Location
- Trevol Road Torpoint, Cornwall, PL11 2NH England

Information
- Type: Foundation school
- Motto: Inspiring Optimistic Learners
- Established: 1963
- Local authority: Cornwall Council
- Department for Education URN: 112041 Tables
- Ofsted: Reports
- Age: 11 to 18
- Enrolment: 639
- Publication: Torpoint Topic
- Website: http://www.torpoint.cornwall.sch.uk

= Torpoint Community College =

== About ==
Torpoint Community College (often referred to as 'TCC') is a secondary school in south-east Cornwall, England. It educates 775 students aged 11 to 18. It started life as a 'secondary modern' school before becoming a comprehensive in the 1960s.

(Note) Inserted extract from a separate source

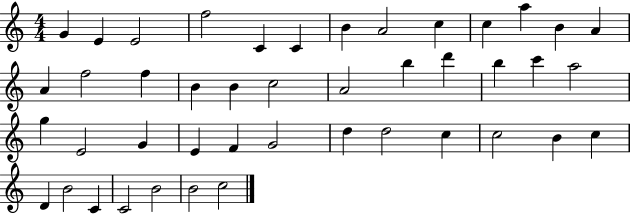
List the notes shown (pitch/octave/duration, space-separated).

G4/q E4/q E4/h F5/h C4/q C4/q B4/q A4/h C5/q C5/q A5/q B4/q A4/q A4/q F5/h F5/q B4/q B4/q C5/h A4/h B5/q D6/q B5/q C6/q A5/h G5/q E4/h G4/q E4/q F4/q G4/h D5/q D5/h C5/q C5/h B4/q C5/q D4/q B4/h C4/q C4/h B4/h B4/h C5/h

Traditionally students lived exclusively in the Torpoint and Rame Peninsula, more recently they have been joined by a number of students travelling from Plymouth via the ferry over the River Tamar.

The school's most notable former pupils include Sheryll Murray, Conservative Member of Parliament for South East Cornwall & Jack Stephens (footballer).

== Further Education (Sixth Form) ==
TCC's Sixth Form was opened in the late 1990s (prior to which pupils left school at 16 with some continuing their educations elsewhere) and offers a wide range of AS and A Level subjects for post-16 students.

However during the next academic year (2026-27), the sixth form will be put on a temporary closure due to a low number of interested students. The school will still accept their current year 12 students to transition to year 13 and finish their studies.